Con questo in mente, potrebbe essere utile guardare più da vicino un momento particolarmente cruciale nella breve vita di Danton: la sua decisione di tornare nella mischia politica nel novembre 1793. Sicuramente questo astuto giocatore politico sapeva che si sarebbe messo in pericolo, che avrebbe avuto molte più possibilità di evitare di essere inghiottito dalla dinamica della repressione rivoluzionaria che aveva già superato i monarchici costituzionali e i Girondini se fosse rimasto tranquillamente nella Champagne. Come una sorta di avventuriero e giocatore d’azzardo, Danton potrebbe aver avuto un’idea esagerata della propria capacità di influenzare gli eventi e potrebbe anche aver pensato di avere una possibilità decente di riconquistare il potere. O può essere che fosse parzialmente spinto da un forte senso di lealtà verso amici e soci ancora politicamente attivi a Parigi. Ci si chiede, comunque, se un certo senso di responsabilità e/o di colpa per il proprio ruolo nell’alimentare le dinamiche della repressione possa aver avuto qualcosa a che fare con la sua decisione di tornare: se, cioè, la sua partecipazione alla campagna per l’indulgenza fosse almeno in qualche misura motivata dal desiderio di annullare alcuni dei danni che lui stesso aveva fatto. In ogni caso, qualunque siano i fattori che possono averlo portato a questa scelta, il ritorno a Parigi fu un ritorno a quello che Danton sapeva essere un gioco politico mortale, un gioco dal quale non ci sarebbero state ulteriori opportunità di fuga.

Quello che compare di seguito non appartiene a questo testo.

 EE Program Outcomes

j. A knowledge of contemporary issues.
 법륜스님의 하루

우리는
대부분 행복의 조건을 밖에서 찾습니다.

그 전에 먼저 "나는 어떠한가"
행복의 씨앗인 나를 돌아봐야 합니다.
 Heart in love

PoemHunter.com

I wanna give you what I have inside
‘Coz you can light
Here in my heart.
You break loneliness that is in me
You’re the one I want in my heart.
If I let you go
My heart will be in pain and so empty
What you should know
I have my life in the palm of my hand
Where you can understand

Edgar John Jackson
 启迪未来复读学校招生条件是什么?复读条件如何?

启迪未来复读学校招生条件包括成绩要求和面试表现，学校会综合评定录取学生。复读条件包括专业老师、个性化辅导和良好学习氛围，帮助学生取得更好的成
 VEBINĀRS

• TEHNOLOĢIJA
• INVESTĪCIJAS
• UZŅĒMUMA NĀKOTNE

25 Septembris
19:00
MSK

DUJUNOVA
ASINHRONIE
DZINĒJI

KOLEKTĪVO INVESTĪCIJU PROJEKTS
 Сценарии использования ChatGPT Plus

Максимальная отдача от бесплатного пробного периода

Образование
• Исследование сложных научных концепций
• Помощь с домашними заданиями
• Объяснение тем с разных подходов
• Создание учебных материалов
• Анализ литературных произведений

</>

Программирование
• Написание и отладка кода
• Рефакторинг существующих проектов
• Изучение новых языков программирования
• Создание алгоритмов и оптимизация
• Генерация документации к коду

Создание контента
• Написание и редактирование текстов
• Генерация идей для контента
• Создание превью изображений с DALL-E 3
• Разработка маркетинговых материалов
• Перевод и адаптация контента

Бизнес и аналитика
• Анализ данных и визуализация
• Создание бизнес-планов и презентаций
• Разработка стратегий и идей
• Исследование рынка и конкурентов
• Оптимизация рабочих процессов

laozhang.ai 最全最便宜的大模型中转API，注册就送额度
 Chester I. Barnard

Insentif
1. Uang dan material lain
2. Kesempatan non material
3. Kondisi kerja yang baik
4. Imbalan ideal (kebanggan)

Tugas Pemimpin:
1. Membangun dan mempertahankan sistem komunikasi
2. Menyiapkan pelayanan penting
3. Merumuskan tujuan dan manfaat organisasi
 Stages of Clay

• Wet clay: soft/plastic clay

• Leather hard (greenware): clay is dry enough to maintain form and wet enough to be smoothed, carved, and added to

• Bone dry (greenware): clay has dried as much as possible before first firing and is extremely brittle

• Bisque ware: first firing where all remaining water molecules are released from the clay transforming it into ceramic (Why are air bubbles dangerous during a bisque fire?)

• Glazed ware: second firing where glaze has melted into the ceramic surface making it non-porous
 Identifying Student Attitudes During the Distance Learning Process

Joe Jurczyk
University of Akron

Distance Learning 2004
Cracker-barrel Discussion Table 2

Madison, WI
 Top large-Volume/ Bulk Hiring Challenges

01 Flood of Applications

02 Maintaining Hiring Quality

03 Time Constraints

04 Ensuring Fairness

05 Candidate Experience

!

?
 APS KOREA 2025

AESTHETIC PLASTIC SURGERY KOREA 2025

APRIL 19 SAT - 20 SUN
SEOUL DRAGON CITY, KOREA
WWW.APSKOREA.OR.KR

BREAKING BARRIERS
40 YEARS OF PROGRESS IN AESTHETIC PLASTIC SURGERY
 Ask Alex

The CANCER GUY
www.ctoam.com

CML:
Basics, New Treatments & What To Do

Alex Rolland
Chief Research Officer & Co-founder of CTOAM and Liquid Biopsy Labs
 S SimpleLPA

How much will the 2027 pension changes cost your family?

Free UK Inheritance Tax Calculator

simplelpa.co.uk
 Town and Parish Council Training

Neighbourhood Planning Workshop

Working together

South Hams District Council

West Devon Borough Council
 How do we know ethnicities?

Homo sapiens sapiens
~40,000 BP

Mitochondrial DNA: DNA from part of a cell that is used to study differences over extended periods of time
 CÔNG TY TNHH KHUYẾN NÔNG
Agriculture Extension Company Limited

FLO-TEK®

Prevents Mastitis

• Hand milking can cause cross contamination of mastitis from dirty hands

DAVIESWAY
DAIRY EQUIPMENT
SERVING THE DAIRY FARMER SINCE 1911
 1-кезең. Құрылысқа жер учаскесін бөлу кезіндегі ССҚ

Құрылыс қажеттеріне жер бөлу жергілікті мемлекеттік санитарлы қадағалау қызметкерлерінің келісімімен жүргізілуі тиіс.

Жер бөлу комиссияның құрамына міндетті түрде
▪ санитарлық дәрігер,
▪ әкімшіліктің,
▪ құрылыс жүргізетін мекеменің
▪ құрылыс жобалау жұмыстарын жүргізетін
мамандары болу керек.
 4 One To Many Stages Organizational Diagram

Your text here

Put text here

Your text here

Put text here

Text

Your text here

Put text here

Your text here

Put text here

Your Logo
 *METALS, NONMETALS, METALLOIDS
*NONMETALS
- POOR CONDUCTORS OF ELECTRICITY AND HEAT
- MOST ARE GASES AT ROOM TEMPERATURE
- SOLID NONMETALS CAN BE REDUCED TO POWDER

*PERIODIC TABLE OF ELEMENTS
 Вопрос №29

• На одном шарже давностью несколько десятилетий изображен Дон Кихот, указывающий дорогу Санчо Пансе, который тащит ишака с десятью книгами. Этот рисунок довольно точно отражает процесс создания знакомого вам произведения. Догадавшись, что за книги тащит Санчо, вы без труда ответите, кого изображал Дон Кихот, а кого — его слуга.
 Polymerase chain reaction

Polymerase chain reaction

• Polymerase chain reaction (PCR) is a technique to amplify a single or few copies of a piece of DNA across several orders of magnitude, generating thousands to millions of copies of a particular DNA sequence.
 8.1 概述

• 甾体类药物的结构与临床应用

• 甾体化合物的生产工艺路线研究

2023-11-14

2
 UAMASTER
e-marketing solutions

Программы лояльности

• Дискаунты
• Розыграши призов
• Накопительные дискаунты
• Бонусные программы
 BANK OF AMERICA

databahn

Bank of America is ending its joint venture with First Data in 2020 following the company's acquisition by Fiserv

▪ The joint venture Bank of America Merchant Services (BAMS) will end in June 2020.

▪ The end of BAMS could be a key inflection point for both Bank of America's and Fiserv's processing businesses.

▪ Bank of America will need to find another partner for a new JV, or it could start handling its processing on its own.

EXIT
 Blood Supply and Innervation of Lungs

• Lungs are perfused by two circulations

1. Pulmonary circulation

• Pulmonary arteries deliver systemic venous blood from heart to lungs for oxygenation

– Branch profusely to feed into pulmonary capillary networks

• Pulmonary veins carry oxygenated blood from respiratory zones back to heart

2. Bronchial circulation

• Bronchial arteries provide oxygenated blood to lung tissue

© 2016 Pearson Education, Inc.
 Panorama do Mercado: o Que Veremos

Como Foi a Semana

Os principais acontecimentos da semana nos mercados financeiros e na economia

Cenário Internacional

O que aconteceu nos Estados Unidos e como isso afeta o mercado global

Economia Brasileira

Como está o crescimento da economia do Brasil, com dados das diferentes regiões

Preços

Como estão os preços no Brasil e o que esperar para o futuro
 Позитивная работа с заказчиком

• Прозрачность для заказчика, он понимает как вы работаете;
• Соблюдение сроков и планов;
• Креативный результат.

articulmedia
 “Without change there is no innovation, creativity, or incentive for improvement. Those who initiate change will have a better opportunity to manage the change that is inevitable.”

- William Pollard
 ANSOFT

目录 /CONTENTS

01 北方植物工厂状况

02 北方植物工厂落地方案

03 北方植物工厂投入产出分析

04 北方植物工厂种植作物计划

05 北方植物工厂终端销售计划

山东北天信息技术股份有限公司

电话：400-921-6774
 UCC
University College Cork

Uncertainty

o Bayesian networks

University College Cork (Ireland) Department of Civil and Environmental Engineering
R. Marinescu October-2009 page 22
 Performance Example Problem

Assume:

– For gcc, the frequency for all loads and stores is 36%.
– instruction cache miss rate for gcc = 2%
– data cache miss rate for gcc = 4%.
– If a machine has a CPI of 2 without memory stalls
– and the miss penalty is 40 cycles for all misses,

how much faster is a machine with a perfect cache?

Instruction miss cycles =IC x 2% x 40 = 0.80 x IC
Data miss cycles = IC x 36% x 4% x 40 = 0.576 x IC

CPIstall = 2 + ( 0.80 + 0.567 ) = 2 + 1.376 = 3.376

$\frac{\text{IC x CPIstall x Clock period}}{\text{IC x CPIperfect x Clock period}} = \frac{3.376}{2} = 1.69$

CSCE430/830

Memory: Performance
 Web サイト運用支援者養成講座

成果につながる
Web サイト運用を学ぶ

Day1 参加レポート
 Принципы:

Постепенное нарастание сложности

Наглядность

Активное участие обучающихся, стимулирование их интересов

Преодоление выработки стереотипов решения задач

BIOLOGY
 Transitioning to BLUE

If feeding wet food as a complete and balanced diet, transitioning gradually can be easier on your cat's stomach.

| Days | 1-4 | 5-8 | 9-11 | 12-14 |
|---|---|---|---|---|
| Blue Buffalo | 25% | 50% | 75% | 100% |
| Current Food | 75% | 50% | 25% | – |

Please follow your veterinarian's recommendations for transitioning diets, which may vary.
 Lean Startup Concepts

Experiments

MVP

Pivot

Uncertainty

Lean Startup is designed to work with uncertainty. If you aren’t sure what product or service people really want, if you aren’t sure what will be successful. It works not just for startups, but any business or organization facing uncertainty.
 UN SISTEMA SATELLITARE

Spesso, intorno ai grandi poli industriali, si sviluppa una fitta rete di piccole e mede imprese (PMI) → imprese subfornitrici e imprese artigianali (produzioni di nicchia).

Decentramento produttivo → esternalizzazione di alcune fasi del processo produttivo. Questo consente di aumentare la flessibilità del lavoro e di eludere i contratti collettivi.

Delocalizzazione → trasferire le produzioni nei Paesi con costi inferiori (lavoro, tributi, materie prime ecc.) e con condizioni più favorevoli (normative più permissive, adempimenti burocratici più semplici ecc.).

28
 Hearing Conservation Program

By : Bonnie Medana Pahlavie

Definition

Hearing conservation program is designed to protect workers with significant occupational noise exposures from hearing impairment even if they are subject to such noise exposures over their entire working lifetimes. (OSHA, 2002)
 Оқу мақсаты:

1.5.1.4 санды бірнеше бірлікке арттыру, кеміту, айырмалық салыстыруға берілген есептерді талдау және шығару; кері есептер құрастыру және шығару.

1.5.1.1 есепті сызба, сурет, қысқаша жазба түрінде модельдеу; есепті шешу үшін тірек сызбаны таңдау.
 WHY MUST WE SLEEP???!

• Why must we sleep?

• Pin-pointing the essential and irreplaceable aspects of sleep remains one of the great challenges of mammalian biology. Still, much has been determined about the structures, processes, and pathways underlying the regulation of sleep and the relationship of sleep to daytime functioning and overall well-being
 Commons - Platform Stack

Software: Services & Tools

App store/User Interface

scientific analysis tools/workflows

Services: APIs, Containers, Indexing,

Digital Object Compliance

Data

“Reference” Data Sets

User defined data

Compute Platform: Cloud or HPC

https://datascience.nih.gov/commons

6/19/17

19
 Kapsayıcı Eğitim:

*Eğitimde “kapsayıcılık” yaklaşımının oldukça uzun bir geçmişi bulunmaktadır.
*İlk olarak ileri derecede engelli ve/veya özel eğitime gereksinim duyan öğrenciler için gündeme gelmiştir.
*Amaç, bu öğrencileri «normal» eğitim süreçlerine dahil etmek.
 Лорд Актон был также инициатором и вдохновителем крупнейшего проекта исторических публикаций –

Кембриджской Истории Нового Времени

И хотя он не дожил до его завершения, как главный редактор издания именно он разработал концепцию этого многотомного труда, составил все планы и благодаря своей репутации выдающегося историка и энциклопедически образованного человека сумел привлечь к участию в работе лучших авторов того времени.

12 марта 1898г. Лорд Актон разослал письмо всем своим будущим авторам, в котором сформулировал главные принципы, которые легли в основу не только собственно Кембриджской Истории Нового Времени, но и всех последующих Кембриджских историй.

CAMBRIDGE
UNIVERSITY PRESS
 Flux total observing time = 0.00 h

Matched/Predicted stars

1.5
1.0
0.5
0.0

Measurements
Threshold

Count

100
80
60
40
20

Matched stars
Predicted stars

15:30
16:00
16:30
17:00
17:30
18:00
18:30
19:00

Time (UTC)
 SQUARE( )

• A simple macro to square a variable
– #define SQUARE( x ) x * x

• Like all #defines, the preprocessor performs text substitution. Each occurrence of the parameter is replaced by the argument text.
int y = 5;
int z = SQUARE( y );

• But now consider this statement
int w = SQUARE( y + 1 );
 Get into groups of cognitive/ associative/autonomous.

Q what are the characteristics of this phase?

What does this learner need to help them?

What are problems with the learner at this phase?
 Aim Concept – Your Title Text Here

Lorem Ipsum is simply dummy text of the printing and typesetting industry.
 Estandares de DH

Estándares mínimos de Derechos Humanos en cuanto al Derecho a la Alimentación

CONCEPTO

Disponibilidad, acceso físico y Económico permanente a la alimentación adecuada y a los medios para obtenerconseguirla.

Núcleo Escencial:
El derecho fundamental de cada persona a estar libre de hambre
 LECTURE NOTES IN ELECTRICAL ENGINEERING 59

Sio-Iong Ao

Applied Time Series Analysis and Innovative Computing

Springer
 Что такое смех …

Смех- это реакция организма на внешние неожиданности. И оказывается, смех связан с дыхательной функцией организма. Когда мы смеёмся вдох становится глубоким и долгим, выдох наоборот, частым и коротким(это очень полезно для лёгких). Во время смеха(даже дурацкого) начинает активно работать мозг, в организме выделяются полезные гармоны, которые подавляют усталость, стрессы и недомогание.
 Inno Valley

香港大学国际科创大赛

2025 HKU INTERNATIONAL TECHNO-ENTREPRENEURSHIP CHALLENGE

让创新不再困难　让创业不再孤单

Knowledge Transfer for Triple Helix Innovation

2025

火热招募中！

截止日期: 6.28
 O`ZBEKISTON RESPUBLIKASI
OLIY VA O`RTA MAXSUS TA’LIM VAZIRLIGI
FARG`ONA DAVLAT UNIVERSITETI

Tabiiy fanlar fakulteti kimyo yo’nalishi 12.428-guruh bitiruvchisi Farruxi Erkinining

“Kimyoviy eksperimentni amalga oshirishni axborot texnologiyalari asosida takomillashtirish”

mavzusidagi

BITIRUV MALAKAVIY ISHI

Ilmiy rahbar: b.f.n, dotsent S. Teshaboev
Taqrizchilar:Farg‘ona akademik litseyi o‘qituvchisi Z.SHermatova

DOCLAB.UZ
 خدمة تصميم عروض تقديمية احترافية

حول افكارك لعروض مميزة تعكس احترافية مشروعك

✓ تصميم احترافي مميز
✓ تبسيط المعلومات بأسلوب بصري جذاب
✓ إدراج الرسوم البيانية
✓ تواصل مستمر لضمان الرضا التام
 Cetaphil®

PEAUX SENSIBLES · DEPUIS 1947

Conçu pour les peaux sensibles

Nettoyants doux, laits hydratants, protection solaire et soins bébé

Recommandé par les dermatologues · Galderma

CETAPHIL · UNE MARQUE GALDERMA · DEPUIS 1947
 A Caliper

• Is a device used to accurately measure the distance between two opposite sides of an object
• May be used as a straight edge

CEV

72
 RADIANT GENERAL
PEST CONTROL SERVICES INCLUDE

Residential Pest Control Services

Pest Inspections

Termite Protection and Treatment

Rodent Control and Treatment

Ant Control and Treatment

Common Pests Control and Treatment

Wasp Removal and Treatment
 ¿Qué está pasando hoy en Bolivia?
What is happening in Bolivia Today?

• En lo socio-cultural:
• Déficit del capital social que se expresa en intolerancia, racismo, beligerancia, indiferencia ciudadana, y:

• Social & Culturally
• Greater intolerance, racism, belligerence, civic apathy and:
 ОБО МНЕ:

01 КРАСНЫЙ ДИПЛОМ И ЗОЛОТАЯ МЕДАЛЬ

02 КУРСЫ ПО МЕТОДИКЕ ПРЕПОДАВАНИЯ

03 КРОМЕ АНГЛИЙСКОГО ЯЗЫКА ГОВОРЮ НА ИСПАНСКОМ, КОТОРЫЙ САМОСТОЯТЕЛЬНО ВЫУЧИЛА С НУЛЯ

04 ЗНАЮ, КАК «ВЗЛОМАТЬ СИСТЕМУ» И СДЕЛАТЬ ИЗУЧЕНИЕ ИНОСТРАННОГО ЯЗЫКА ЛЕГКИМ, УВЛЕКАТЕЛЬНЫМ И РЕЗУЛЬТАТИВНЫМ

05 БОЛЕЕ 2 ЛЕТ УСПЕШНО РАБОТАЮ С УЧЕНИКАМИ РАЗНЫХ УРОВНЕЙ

Vedi ancheComitato di Pubblica Sicurezza; Rivoluzione Francese; Girondini; Giacobini; Regno del Terrore.

bibliografia

Fonti primarie

Danton, Georges-Jacques. Discorsi di Danton. A cura di André Fribourg. Parigi, 1910.

Fonti secondarie

Hampson, Norman. Danton. New York, 1978.

Howell, Michael W. “Danton e la Prima Repubblica”. Tesi di dottorato, Università del North Carolina, 1982.

Mathiez, Albert. Autour de Danton. Parigi, 1926.

Mirkine-Guetzévitch, Boris. “Il parlamentarismo sotto la Convenzione nazionale”. Revue du droit public et de la science politique en France et à l’étranger (1935): 671-700.

Ozouf, Mona. “Danton.” In A Critical Dictionary of the French Revolution, a cura di François Furet e Mona Ozouf, tradotto da Arthur Goldhammer, 213-223. Cambridge, Mass. 1989.